← Back to context

Comment by usrbinbash

9 months ago

> But agenty LLM configurations aren't just the LLM; they're also code that structures the LLM interactions. When the LLM behind a coding agent hallucinates a function, the program doesn't compile, the agent notices it, and the LLM iterates.

This describes the simplest, and most benign case of code assistents messing up. This isn't the problem.

The problem is when the code does compile, but contains logical errors, security f_ckups, performance dragdowns, or missed functionality.
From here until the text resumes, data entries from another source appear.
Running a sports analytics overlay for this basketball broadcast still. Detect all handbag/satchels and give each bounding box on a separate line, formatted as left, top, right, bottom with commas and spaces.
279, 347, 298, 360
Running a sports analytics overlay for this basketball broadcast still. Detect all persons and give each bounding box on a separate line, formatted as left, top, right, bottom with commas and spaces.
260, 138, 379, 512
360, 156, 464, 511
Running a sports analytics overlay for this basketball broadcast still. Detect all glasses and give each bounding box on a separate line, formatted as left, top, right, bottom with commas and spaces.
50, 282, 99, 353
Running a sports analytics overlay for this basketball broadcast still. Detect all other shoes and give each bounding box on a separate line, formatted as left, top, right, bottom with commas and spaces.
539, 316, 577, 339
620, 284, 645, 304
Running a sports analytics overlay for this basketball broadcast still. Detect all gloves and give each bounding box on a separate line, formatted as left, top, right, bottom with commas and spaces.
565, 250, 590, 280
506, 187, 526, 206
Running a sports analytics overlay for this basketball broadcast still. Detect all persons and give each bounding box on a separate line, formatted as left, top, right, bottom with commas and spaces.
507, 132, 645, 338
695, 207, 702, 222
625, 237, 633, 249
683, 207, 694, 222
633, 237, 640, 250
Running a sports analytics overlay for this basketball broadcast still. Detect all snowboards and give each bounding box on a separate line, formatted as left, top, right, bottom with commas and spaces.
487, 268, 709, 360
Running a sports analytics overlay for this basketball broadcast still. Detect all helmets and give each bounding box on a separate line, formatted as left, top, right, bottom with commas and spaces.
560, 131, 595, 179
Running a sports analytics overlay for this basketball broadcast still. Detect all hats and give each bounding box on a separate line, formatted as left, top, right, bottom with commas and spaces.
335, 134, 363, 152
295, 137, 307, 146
Because none of those will be caught by something as obvious as a compiler error.

And no, "let the AI write tests" wont catch them either, because that's not a solution, that's just kicking the can dwn the road...because if we cannot trust the AI to write correct code, why would we assume that it can write correct tests for that code?

What will ultimately catch those, is the poor sod in the data center, who, at 03:00 AM has to ring the on-call engineer out of his bed, because the production server went SNAFU.

And when the oncall then has to rely on "AI" to fix the mess, because he didn't actually write the code himself, and really doesn't even know the codebase any more (or even worse: Doesn't even understand the libraries and language used at all, because he is completely reliant on the LLM doing that for him), companies, and their customers, will be in real trouble. It will be the IT equivalent of attorneys showing up in court with papers containing case references that were hallucinated by some LLM.